- [Short problem]:
Set down exactly the lines that run from the line with "From the scene at hand, looking at" to the end of the data, and nothing else.

Dataset excerpt:
---
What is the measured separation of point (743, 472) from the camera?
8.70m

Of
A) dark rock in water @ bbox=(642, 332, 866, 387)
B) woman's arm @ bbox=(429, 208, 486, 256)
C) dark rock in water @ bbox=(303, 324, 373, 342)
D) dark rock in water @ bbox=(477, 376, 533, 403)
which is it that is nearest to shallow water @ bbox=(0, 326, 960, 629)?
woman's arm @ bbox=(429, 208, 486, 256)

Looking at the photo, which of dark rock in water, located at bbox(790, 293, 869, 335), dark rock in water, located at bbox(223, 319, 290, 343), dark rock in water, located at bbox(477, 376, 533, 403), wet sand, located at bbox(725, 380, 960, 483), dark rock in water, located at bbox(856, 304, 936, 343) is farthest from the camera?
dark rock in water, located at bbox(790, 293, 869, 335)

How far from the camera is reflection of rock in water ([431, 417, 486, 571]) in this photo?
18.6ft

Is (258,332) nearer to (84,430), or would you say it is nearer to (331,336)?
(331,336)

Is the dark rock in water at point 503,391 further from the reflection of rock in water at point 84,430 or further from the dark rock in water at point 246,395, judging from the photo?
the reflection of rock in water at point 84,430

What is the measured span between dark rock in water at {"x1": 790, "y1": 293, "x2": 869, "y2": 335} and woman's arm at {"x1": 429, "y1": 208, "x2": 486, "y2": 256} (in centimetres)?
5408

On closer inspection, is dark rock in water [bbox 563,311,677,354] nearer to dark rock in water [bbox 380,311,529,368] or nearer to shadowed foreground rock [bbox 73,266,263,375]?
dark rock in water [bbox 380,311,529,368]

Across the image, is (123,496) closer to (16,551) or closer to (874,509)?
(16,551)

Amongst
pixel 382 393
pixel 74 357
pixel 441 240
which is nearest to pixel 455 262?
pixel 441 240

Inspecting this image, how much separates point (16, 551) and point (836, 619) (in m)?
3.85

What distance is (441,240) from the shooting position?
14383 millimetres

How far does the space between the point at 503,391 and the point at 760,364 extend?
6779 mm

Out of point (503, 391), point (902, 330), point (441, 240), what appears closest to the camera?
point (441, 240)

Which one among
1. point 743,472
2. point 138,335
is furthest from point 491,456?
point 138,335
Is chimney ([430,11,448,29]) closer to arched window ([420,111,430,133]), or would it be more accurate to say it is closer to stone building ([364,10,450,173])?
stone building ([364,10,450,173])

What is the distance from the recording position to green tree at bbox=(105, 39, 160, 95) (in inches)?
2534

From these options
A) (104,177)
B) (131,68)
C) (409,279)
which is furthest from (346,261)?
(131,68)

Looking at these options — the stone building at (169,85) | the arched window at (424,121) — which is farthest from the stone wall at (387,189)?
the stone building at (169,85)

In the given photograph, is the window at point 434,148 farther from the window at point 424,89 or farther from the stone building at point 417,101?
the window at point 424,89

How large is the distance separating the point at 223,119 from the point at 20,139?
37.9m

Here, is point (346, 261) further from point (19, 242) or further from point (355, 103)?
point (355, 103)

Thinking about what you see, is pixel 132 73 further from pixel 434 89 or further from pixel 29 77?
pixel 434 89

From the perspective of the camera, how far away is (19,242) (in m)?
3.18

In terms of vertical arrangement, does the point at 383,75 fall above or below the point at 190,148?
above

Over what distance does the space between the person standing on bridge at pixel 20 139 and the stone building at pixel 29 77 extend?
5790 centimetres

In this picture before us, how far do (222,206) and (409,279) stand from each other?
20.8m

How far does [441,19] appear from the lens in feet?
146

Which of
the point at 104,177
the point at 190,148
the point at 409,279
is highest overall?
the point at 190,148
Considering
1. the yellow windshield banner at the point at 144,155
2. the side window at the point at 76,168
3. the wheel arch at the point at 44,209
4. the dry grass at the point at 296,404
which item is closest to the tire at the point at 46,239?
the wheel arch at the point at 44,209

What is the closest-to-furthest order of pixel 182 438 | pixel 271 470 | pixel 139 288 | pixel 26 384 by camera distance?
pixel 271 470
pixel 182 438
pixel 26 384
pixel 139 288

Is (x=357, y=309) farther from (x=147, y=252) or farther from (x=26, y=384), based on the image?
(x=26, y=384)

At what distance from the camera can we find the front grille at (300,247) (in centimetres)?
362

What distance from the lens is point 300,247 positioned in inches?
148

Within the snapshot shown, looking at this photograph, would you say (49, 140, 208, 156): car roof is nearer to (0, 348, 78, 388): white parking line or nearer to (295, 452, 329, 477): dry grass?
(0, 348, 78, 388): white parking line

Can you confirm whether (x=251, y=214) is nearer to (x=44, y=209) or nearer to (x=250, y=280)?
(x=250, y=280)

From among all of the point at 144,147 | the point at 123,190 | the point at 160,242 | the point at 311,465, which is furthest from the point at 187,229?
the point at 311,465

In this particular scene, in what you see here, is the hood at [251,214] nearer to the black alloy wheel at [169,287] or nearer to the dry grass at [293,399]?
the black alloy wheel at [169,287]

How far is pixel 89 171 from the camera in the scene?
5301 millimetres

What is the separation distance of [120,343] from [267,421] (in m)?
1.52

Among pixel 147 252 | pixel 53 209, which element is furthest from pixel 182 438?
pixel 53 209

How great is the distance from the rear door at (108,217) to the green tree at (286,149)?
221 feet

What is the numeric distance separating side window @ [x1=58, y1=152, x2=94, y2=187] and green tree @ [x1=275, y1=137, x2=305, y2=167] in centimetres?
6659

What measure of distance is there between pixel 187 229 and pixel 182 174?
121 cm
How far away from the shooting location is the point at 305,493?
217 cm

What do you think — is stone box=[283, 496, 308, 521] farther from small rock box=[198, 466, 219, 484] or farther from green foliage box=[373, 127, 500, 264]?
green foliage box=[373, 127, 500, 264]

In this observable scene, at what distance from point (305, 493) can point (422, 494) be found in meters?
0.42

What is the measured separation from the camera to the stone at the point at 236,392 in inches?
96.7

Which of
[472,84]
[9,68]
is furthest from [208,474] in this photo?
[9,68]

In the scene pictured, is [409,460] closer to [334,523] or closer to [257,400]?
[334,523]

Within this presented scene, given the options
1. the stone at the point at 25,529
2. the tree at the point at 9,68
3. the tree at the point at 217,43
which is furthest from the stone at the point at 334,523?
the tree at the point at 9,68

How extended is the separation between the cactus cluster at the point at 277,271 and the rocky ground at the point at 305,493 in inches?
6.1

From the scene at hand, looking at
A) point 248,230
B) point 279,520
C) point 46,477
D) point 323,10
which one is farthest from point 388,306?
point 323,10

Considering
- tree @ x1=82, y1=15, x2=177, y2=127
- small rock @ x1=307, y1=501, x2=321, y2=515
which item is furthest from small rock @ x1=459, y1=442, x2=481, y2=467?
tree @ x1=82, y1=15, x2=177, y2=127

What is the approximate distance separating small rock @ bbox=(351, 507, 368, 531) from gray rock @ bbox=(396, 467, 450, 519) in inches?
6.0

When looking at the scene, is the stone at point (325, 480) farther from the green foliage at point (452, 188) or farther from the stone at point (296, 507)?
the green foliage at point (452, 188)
---
- [Solution for this problem]:
From the scene at hand, looking at
A) point 248,230
B) point 279,520
C) point 46,477
D) point 323,10
which one is farthest from point 388,306?
point 323,10

Considering
- tree @ x1=82, y1=15, x2=177, y2=127
- small rock @ x1=307, y1=501, x2=321, y2=515
which item is furthest from small rock @ x1=459, y1=442, x2=481, y2=467?
tree @ x1=82, y1=15, x2=177, y2=127

What is the approximate distance separating small rock @ bbox=(351, 507, 368, 531) from gray rock @ bbox=(396, 467, 450, 519) in inches?
6.0

When looking at the scene, is the stone at point (325, 480) farther from the green foliage at point (452, 188) or farther from the stone at point (296, 507)?
the green foliage at point (452, 188)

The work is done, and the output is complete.